Risks and Considerations

  1. Oil Price Volatility – Since COP is focused on exploration and production, its earnings are highly dependent on oil prices. A prolonged slump in crude could impact both the stock price and dividend payouts.
  2. Geopolitical Uncertainty – The energy market is heavily influenced by global events, including OPEC+ decisions, tensions in the Middle East, and changes in government policies.
  3. Regulatory and ESG Pressures – The push toward cleaner energy could impact long-term demand for oil and gas, creating potential headwinds for traditional energy companies.
  4. Stock Performance Trends – COP has been under pressure lately, with its price sitting below key moving averages. Investors should watch for signs of stabilization before expecting a strong rebound.

Final Thoughts

For income-focused investors, ConocoPhillips offers a compelling mix of dividend yield, financial strength, and growth potential. With a 3.52% yield and a conservative payout ratio, it provides a steady income stream while maintaining enough flexibility to weather market volatility.

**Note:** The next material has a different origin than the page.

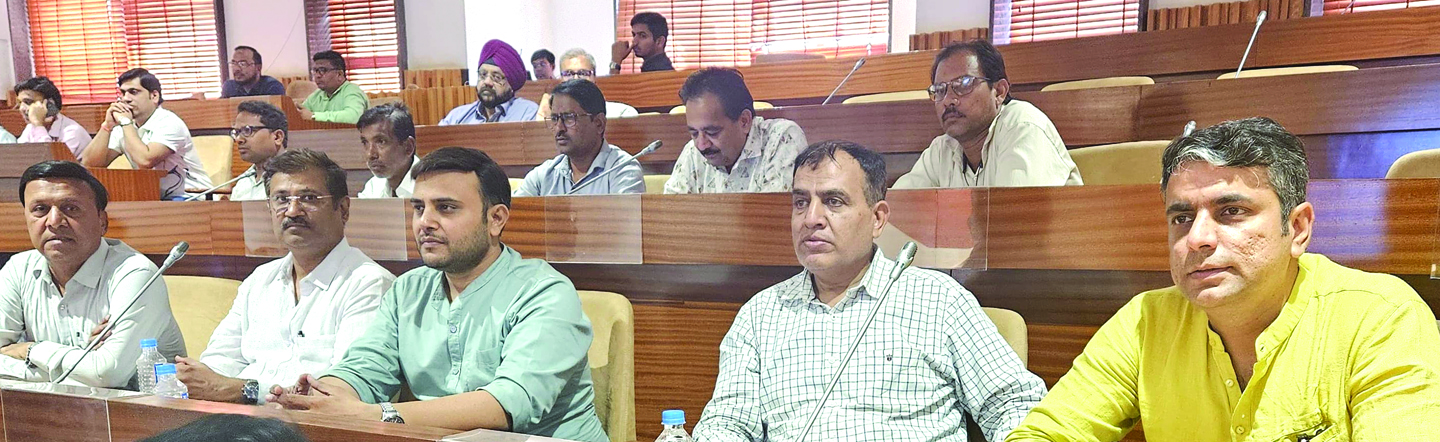 आने वाली पीढिय़ों को जल समस्या से बचाने भूजल और वर्षा संरक्षण जरूरी, शासन को साधुवाद-थौरानी आने वाली पीढिय़ों को जल समस्या से बचाने भूजल और वर्षा संरक्षण जरूरी, शासन को साधुवाद-थौरानी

The company’s financials are solid, and its strong cash flow supports continued shareholder returns. However, the stock is not without risks—its performance is closely tied to oil prices, and it lacks the refining operations that help buffer some of the industry’s downturns.

For those comfortable with the ups and downs of the energy sector, ConocoPhillips is an appealing option. It offers a balance of income and growth potential, but investors should be mindful of the external factors that could impact its long-term performance.